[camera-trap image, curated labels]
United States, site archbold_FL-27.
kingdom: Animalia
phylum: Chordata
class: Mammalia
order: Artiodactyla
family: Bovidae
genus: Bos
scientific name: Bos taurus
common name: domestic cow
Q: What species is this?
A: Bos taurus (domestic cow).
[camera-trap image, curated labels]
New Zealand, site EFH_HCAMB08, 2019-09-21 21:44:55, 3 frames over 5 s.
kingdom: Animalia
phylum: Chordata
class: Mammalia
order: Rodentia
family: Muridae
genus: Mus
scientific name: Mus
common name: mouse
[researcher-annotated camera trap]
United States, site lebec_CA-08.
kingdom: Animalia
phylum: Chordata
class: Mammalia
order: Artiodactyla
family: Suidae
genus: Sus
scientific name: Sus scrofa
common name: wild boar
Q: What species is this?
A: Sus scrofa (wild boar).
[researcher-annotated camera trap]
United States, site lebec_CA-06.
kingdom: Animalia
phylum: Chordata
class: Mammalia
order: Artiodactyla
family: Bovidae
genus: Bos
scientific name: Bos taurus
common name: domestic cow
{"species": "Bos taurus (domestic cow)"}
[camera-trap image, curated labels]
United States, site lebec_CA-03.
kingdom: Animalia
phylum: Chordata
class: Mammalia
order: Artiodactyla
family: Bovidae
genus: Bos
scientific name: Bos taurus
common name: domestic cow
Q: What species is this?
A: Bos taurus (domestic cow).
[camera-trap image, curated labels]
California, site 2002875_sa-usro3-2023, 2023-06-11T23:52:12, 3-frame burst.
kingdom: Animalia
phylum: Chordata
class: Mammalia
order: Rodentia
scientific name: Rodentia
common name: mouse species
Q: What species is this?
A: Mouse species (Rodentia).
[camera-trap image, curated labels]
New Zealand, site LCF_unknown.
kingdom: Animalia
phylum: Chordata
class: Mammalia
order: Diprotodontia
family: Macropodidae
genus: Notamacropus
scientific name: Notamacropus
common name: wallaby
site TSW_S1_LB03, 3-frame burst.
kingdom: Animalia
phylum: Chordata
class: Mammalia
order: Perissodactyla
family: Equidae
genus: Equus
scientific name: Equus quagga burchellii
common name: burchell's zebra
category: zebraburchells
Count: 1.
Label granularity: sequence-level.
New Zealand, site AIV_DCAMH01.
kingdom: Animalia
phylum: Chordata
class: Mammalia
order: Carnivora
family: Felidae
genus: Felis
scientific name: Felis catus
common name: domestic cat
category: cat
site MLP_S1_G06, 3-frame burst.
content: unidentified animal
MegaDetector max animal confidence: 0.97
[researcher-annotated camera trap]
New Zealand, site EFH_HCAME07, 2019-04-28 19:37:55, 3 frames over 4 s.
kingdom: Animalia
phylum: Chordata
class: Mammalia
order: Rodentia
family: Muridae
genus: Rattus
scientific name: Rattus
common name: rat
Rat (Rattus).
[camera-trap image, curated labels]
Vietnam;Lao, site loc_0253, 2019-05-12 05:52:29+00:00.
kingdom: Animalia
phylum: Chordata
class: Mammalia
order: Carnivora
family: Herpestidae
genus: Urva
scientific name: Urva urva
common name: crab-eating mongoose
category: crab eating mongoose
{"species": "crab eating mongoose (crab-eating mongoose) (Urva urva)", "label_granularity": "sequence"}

# AIM OF THE TASK
Copy every entry exactly.

# SOLUTION TO THIS TASK
[camera-trap image, curated labels]
United States, site archbold_FL-27.
kingdom: Animalia
phylum: Chordata
class: Mammalia
order: Artiodactyla
family: Bovidae
genus: Bos
scientific name: Bos taurus
common name: domestic cow
Q: What species is this?
A: Bos taurus (domestic cow).
[camera-trap image, curated labels]
New Zealand, site EFH_HCAMB08, 2019-09-21 21:44:55, 3 frames over 5 s.
kingdom: Animalia
phylum: Chordata
class: Mammalia
order: Rodentia
family: Muridae
genus: Mus
scientific name: Mus
common name: mouse
[researcher-annotated camera trap]
United States, site lebec_CA-08.
kingdom: Animalia
phylum: Chordata
class: Mammalia
order: Artiodactyla
family: Suidae
genus: Sus
scientific name: Sus scrofa
common name: wild boar
Q: What species is this?
A: Sus scrofa (wild boar).
[researcher-annotated camera trap]
United States, site lebec_CA-06.
kingdom: Animalia
phylum: Chordata
class: Mammalia
order: Artiodactyla
family: Bovidae
genus: Bos
scientific name: Bos taurus
common name: domestic cow
{"species": "Bos taurus (domestic cow)"}
[camera-trap image, curated labels]
United States, site lebec_CA-03.
kingdom: Animalia
phylum: Chordata
class: Mammalia
order: Artiodactyla
family: Bovidae
genus: Bos
scientific name: Bos taurus
common name: domestic cow
Q: What species is this?
A: Bos taurus (domestic cow).
[camera-trap image, curated labels]
California, site 2002875_sa-usro3-2023, 2023-06-11T23:52:12, 3-frame burst.
kingdom: Animalia
phylum: Chordata
class: Mammalia
order: Rodentia
scientific name: Rodentia
common name: mouse species
Q: What species is this?
A: Mouse species (Rodentia).
[camera-trap image, curated labels]
New Zealand, site LCF_unknown.
kingdom: Animalia
phylum: Chordata
class: Mammalia
order: Diprotodontia
family: Macropodidae
genus: Notamacropus
scientific name: Notamacropus
common name: wallaby
site TSW_S1_LB03, 3-frame burst.
kingdom: Animalia
phylum: Chordata
class: Mammalia
order: Perissodactyla
family: Equidae
genus: Equus
scientific name: Equus quagga burchellii
common name: burchell's zebra
category: zebraburchells
Count: 1.
Label granularity: sequence-level.
New Zealand, site AIV_DCAMH01.
kingdom: Animalia
phylum: Chordata
class: Mammalia
order: Carnivora
family: Felidae
genus: Felis
scientific name: Felis catus
common name: domestic cat
category: cat
site MLP_S1_G06, 3-frame burst.
content: unidentified animal
MegaDetector max animal confidence: 0.97
[researcher-annotated camera trap]
New Zealand, site EFH_HCAME07, 2019-04-28 19:37:55, 3 frames over 4 s.
kingdom: Animalia
phylum: Chordata
class: Mammalia
order: Rodentia
family: Muridae
genus: Rattus
scientific name: Rattus
common name: rat
Rat (Rattus).
[camera-trap image, curated labels]
Vietnam;Lao, site loc_0253, 2019-05-12 05:52:29+00:00.
kingdom: Animalia
phylum: Chordata
class: Mammalia
order: Carnivora
family: Herpestidae
genus: Urva
scientific name: Urva urva
common name: crab-eating mongoose
category: crab eating mongoose
{"species": "crab eating mongoose (crab-eating mongoose) (Urva urva)", "label_granularity": "sequence"}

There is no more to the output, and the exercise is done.